Hank Finkel. Seven-footer with the big moustache is one of Nevitt's closest competition, at least in terms of service. Lasted nine seasons and 551 games, but at 5.1 pts, was a veritable stats machine next to these and won a title with the '74 Celtics. Filling the rather large sneakers of Bill Russell, he had a tough job.
Steve Hayes. 212 games played, three starts. I can recall watching Finkel on those Hondo-led Celtics and he shows up a lot on ESPN Classic, but frankly, I can't remember this guy at all.
Priest Lauderdale. 74 games, no starts. At 7-4, he was hard to miss.
Christian Welp. 109 games, three starts. From Germany came Uwe Blab AND Chris Welp. Good thing Dirk Nowitzki came along.
Loren Woods. Five seasons, 208 games (47 starts), 2.6 points, 3.3 rebounds. And counting. If he can keep those starts down to a minimum, he's on course.
Related: Sactown Royalty on Woods' signing.
Not really related, but anyway ...: Scott Carefoot of Raptorblog talks to SI.com (I'm with Scott on the world championships, which are to soccer's World Cup as Welp is to Nowitzki.)

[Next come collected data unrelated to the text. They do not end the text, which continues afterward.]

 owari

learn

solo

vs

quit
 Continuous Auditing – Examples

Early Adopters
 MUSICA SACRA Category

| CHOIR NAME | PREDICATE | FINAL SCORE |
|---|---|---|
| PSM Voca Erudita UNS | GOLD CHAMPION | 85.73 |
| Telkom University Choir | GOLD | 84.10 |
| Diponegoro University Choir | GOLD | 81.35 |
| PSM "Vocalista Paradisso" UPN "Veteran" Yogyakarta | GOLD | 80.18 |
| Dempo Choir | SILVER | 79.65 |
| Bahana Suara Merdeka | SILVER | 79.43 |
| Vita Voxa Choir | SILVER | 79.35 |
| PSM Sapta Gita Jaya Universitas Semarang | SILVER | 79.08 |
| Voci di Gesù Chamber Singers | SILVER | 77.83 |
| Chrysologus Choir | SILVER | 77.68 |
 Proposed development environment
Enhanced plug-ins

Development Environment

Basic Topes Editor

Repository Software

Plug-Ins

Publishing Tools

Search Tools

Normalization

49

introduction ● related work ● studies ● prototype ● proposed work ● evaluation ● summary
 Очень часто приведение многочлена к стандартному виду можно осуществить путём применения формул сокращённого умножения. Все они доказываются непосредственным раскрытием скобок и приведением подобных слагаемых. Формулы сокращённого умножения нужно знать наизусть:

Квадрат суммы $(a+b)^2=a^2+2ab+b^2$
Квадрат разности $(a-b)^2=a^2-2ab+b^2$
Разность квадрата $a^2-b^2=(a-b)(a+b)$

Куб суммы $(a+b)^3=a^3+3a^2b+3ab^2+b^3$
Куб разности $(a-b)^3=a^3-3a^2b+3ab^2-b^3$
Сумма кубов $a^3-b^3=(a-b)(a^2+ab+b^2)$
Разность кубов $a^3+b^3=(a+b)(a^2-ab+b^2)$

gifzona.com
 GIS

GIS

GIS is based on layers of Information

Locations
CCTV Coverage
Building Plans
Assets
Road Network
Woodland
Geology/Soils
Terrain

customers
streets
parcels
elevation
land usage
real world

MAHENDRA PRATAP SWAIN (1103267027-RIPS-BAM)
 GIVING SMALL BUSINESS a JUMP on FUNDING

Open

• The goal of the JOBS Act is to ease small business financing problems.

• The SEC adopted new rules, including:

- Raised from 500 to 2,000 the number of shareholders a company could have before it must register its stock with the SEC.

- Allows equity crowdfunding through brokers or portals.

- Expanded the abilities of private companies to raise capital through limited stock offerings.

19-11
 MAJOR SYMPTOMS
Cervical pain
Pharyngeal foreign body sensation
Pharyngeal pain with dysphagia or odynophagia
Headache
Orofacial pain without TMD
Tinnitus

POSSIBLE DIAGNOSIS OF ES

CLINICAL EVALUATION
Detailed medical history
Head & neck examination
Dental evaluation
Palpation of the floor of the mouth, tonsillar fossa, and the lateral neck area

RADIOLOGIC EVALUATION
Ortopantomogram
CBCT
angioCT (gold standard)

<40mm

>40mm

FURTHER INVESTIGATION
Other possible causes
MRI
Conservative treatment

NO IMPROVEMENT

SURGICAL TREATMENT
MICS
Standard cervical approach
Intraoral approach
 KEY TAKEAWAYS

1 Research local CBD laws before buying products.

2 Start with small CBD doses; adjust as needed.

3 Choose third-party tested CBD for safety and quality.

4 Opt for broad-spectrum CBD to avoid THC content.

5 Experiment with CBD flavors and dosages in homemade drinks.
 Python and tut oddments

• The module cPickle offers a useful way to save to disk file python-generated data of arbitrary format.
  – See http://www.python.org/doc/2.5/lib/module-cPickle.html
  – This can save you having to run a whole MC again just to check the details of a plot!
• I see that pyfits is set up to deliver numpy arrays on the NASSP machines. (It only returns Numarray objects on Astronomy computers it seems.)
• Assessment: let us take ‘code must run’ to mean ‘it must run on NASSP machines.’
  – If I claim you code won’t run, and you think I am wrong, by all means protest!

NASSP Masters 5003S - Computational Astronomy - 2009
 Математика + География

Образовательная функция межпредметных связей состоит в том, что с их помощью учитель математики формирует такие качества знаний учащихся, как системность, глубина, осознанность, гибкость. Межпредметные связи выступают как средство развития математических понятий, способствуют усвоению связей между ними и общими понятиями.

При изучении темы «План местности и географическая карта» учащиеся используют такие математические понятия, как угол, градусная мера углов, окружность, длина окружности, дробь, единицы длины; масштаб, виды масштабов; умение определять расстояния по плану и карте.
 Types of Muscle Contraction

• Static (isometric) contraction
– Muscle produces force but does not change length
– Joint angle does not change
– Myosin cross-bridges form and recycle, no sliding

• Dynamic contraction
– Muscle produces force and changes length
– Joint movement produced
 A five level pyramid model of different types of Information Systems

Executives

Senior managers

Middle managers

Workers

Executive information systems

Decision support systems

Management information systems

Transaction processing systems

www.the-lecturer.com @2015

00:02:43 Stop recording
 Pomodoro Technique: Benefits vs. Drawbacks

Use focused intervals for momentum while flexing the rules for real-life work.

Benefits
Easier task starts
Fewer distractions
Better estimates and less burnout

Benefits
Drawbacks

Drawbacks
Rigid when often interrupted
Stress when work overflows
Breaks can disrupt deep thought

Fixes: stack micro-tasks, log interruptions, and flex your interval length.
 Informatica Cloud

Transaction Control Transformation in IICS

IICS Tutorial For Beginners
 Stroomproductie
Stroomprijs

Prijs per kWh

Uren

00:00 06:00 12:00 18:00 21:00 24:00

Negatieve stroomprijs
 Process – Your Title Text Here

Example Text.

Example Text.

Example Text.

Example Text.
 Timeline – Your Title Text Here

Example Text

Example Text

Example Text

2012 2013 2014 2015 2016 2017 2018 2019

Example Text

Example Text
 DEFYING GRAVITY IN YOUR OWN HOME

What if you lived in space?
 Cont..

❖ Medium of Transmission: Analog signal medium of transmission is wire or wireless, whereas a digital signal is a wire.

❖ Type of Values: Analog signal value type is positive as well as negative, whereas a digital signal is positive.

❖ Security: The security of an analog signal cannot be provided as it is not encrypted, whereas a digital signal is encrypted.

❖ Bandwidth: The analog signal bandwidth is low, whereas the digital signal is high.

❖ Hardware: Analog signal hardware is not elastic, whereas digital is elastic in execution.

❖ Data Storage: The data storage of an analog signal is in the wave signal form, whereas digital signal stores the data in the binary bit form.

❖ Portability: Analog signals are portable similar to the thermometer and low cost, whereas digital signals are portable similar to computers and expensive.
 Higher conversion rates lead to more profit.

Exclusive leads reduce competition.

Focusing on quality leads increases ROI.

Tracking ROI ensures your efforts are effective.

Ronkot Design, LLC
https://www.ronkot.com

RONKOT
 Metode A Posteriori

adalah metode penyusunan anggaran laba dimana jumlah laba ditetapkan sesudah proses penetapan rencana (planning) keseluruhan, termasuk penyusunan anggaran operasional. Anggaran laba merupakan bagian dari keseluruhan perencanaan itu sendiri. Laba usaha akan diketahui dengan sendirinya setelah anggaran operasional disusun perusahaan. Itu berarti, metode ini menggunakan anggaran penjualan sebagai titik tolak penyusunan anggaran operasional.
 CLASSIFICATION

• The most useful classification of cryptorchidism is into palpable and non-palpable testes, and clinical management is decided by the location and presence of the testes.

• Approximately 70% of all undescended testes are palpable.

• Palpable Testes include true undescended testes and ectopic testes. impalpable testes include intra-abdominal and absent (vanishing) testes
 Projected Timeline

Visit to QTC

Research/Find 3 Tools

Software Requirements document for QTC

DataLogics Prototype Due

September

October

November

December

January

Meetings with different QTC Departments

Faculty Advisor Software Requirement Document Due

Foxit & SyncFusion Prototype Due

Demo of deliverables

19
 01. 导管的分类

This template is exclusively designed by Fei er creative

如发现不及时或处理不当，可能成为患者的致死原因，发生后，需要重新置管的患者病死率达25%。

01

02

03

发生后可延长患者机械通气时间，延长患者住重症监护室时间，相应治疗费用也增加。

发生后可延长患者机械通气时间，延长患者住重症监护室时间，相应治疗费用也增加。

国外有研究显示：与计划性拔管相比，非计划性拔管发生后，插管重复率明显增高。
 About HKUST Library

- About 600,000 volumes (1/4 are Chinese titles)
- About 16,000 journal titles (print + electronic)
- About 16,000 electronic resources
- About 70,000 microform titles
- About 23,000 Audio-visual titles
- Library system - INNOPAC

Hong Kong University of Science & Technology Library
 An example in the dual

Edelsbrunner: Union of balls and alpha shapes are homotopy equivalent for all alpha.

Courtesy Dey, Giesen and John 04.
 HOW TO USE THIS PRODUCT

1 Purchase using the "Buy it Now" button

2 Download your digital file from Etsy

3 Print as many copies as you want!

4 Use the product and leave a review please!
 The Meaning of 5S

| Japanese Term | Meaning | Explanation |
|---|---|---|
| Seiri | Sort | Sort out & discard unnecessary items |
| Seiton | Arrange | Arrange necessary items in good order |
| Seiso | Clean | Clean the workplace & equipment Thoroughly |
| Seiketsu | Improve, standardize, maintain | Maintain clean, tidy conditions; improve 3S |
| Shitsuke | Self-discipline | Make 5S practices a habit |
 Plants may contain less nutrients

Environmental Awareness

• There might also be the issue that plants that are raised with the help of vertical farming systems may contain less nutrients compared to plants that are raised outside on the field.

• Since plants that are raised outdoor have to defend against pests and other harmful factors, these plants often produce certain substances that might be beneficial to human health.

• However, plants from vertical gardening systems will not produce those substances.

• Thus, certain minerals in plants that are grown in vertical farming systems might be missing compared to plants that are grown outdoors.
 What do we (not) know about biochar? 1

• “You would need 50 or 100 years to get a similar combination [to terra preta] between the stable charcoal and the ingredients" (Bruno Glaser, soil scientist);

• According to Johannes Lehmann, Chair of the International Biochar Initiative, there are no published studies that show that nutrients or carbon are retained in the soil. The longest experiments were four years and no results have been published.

J.E. Skeets of The Basketball Jones breaks down rookie photo shoots (and Happy Birthday, Tas).






Mike Smrek was always a personal favourite. How about the later years of Ralph Sampson. He had the huge contract and couldn't play a lick. There were a collection of Euro-chumps back in the day. Uwe Blab was a personal favourite. Great name too.
Posted by: Mark Freedman | August 16, 2006 at 12:27 PM
Glad to see you're back into basketblogging, CY. It's been awfully quiet on the Toronto b-ball front the past couple of weeks. (No offence to Doug Smith, BTW.)
And I'm glad to see Lo-Lo a-gone-gone. Time to move on from an inconsistent 7-footer with little upside and check out other backup-centre options - Garbajosa and Bargnani - with (likely) more talent and determination.
Posted by: Jeff - HoopsAddict | August 16, 2006 at 12:39 PM
Every time I watch B.Ball, I wish I was 11 inches taller....at the moment I am 6-1.
7 foot = millions
Posted by: mike | August 16, 2006 at 01:56 PM
Can't forget Yinka Dare (RIP). 7'1" and a lottery pick by the Nets. 25 starts in 110 GP, and in 9 minutes per game contributed 2.1 pts/gm, 2.5 reb/gm... and a grand total of 4 career assists (and he didn't get his first assist until his third season).
The Nets got great value for his 6 yr./$9 mil contract.
Posted by: J.J. | August 16, 2006 at 08:18 PM
well he had to go becaus he really sucked here...and over there hes gonna suck more because he wont be gettin minutes.
Posted by: mike | August 18, 2006 at 02:55 PM
Of all those guys..finkel could play a little. He could shoot the rock.